L241-2 et L242-1 : les ouvrages maritimes, lacustres, fluviaux, les ouvrages d’infrastructures routières, portuaires, aéroportuaires, héliportuaires, ferroviaires, les ouvrages de traitement de résidus urbains, de déchets industriels et d’effluents, ainsi que les éléments d’équipement de l’un ou l’autre de ces ouvrages.
Les voiries, les ouvrages piétonniers, les parcs de stationnement, les réseaux divers, les canalisations, les lignes ou câbles et leurs supports, les ouvrages de transport, de production, de stockage et de distribution d’énergie, les ouvrages de télécommunications, les ouvrages sportifs non couverts, ainsi que leurs éléments d’équipement sont également exclus des obligations d’assurance mentionnées au 1er alinéa, sauf si l’ouvrage ou l’élément d’équipement est accessoire à un ouvrage soumis à ces obligations d’assurance.

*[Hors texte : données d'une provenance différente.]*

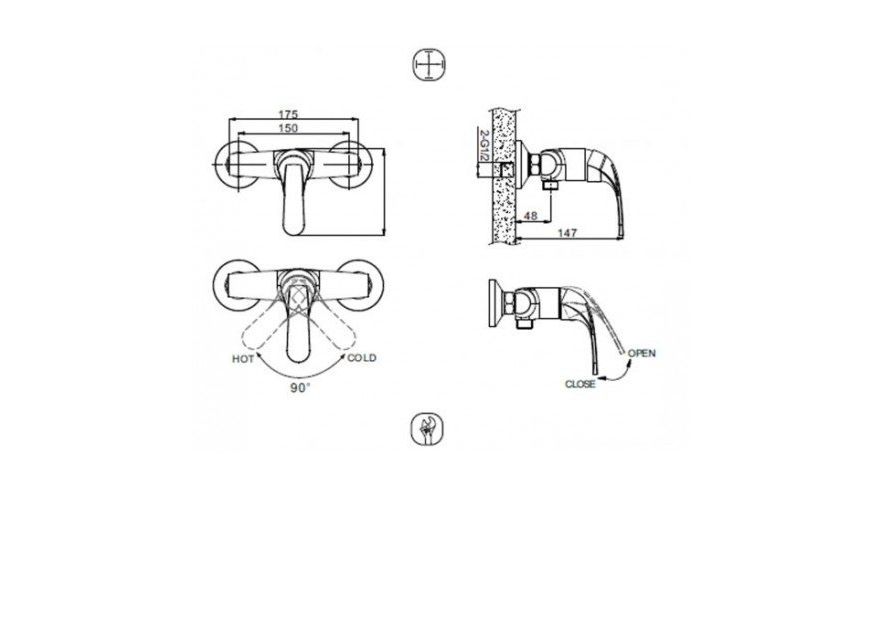 Приобрести смеситель для душа bravat fit f9135188cp-01-rus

Ces obligations d’assurance ne sont pas applicables aux ouvrages existants avant l’ouverture du chantier, à l’exception de ceux qui, totalement incorporés dans l’ouvrage neuf, en deviennent techniquement indivisibles.

Art. 1788 CC : Si, dans le cas où l’ouvrier fournit la matière, la chose vient à périr de quelque manière que ce soit, avant d’être livrée, la perte est pour l’ouvrier, à moins que le maître ne fût en demeure de recevoir la chose.

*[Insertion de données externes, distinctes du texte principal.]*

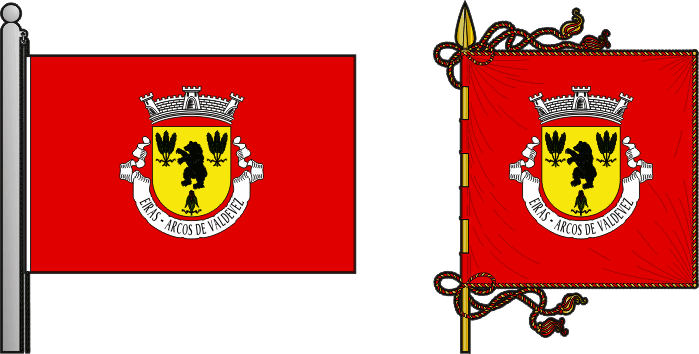 Bandeira e estandarte da antiga freguesia de Eiras - Eiras former civil parish, flag and banner Bandeira e estandarte da antiga freguesia de Eiras - Eiras former civil parish, flag and banner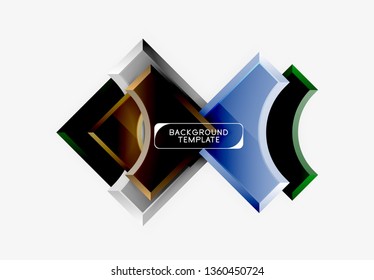 Moderner, geometrischer abstrakter Hintergrund. minimales Vektordesign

Art. 1147 CC : Le débiteur est condamné s’il y a lieu au paiement de dommages et intérêts, soit à raison de l’inexécution de l’obligation, soit à raison du retard dans l’exécution, toutes les fois qu’il ne justifie pas que l’inexécution provient d’une cause étrangère qui ne peut lui être imputée, encore qu’il n’y ait aucune mauvaise foi de sa part.